Nonetheless, with the overall objective so high, this is not a relaxing side-project for the founding team.

“It’s really a full-time project [and] emotionally it can be difficult,” Smith explained. “It is not something I can talk about over beers with friends, for example.”

“Now 300 Co-Founders”

The past couple of weeks have been particularly stressful given the two attacks, Smith said, however there has been a silver lining. Smith claimed that Great Fire has seen incredible support from existing and new supporters.

“We we were non-stop talking to people [about our problems and possible solutions,]” he said. “We were three co-founders before, but now we’re 300. A lot of people and tech expertise that we didn’t have before is now at our fingertips. We can strengthen the mirrors and are going to get better and better at deflecting [attacks].”

That said, Smith did admit that internally there has been some debate about how Great Fire should present itself to the world. Many in the past have tried to quietly aid and abet censorship but keep a low profile and stay in the shadows to avoid attention. Great Fire, however, has been very public about what it is doing, with the idea that China would not take the ultimate sacrifice and cut off its Collateral Freedom sites and lose access to large chunks of the internet.
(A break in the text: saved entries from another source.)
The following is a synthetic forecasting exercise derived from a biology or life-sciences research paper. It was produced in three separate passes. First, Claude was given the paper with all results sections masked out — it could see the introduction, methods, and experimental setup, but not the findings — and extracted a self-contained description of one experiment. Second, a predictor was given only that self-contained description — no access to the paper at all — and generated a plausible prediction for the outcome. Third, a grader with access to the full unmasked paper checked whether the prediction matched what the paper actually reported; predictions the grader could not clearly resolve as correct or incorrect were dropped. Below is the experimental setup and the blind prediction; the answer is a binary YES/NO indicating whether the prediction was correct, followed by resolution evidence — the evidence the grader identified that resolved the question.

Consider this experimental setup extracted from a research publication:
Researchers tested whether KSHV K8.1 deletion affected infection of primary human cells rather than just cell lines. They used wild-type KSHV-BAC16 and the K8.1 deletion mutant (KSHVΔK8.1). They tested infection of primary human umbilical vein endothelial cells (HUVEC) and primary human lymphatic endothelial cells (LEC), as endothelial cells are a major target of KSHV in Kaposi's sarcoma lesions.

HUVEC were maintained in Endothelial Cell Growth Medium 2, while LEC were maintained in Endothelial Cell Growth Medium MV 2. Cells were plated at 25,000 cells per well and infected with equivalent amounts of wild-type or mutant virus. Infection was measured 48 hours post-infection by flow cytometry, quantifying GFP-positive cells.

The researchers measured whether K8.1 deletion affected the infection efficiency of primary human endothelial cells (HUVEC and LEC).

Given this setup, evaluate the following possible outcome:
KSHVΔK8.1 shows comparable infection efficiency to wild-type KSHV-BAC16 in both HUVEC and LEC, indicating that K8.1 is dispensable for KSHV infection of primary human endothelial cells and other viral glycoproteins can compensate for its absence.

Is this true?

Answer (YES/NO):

Smith admitted that the organization has received feedback in support of this in-your-face style, and also suggestions that it could tone things down and focus on being the enabler for media and other content companies that want to get their websites back up and running in China using mirror sites. Given the hostility that it has faced over the past week or so, and the not-backing-down and confrontational style that it carried since its birth, we don’t see the organization changing its attitude — which makes for interesting times since *someone* is trying very hard to bring down its efforts to subvert censorship in China.

Note: Due to an editing error, the original version of this story has been updated. Apologies for any confusion.